2. Which of these gospel stories is true, as in ‘really happened more or less as described’ –

a) The virgin birth with its surrounding detail.

b) Jesus meeting with Moses and Elijah (the transfiguration).

c) Resurrected corpses roaming around Jerusalem.

d) The resurrection.

The answer is that either all of them are true or none of them are. If only one of them is mythic, symbolic or ‘theological’ (and more than one of them most certainly is) then it is highly likely the others are too. If we are scrupulous, we cannot assert that one story is symbolic because it’s making a theological point while another equally implausible story is historically accurate because we want it to be.

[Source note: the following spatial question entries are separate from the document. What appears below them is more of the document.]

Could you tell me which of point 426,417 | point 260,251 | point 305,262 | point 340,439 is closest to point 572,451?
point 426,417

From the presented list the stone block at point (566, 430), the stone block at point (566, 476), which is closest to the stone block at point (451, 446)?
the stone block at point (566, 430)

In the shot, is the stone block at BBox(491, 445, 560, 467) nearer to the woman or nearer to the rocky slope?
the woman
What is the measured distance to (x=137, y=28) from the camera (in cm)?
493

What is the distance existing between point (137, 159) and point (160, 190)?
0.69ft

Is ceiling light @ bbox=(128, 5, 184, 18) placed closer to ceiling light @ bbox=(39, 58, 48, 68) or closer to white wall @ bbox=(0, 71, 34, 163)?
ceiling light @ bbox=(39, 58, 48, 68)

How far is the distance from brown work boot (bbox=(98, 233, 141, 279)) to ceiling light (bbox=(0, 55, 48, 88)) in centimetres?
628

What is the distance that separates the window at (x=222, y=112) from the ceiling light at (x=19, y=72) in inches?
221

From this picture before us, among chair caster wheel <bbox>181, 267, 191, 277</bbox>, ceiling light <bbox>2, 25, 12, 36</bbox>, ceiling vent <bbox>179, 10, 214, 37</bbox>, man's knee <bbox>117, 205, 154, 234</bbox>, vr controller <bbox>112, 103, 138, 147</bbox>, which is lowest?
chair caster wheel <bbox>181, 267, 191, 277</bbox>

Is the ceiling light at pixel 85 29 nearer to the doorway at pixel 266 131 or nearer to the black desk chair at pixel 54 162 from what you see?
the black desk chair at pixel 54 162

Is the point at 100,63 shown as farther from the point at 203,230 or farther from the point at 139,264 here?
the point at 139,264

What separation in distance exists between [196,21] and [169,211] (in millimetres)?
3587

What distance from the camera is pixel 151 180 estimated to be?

The criteria for determining the historicity of any story from antiquity are corroborative evidence and, failing that, plausibility. We have already established that there is no independent corroboration for many of the gospel stories. There is no corroboration for some of them even in the Bible itself. We are left then with plausibility: how plausible is it that a virgin gave birth or that resurrected corpses presented themselves to Jewish authorities? Vanishingly small. Jesus’ encounter with Moses and Elijah is equally improbable.

Is his resurrection the exception? No, because dead people do not spring back to life 36 hours after being buried. If the virgin birth, the transfiguration and the resurrection of dead saints are all highly implausible (and they are) then so is the resurrection. It is at best, a story making a theological point but it is not history. The implausibility it shares with many of the other implausible stories in the gospels discounts it as history. There are no grounds for saying it is the exception.

There is also the cumulative effect of implausibility. It is highly unlikely that one of the implausible events above is historical, but it is impossible that all four of them are. Add all the other implausible stories in the gospels – the other miracles; the healings; exorcisms; Jesus sparring with the devil, walking through locked doors and beaming up to heaven: piling implausibility on top of implausibility doesn’t make any of the component implausibilities more plausible. It makes all of them less plausible and collectively impossible.

The things the gospels tell us happened to Gospel Jesus, and those they say he did himself, are equalled only by heroes of myth. Did Osiris or Romulus rise from the dead, as their stories claim? Did Augustus really become a god once he died? Of course not. These are the implausible, improbable events we find in myth. Jesus’ story is no different.

3. While many or all of the gospel stories are highly improbable as history because they are intended to convey a theological point, the words attributed to Jesus in the gospels –

a) are completely accurate.

b) are more or less what he said.

c) passed through an inestimable number of people, being invented, edited and altered in the process, before being written down 40+ years after Jesus supposedly uttered them.

d) are inventions of the gospel writers and/or their particular sect and frequently copied between gospels.

If you’re opting for a or b, you’re now making the logia the exception; the one oasis of historical truth in a desert of implausibility. That’s a big ask. To get this one off the ground, you have to call upon contrivances like –

completely reliable (but different and conflicting) oral traditions;

     hypothetical lists of sayings;

         Peter’s dictation to Mark;

             eyewitness authors;

                  secret teachings;

                     super-translators and

                         the odd spot of collaboration.

So, c and/or d is far more likely to be the answer to this one, representing the explanation that requires the least conjecture and fewest hypothetical components.

How did you do? I expect most of you aced this end of term quiz. If not, better get down to some extra study and repeat the semester next year.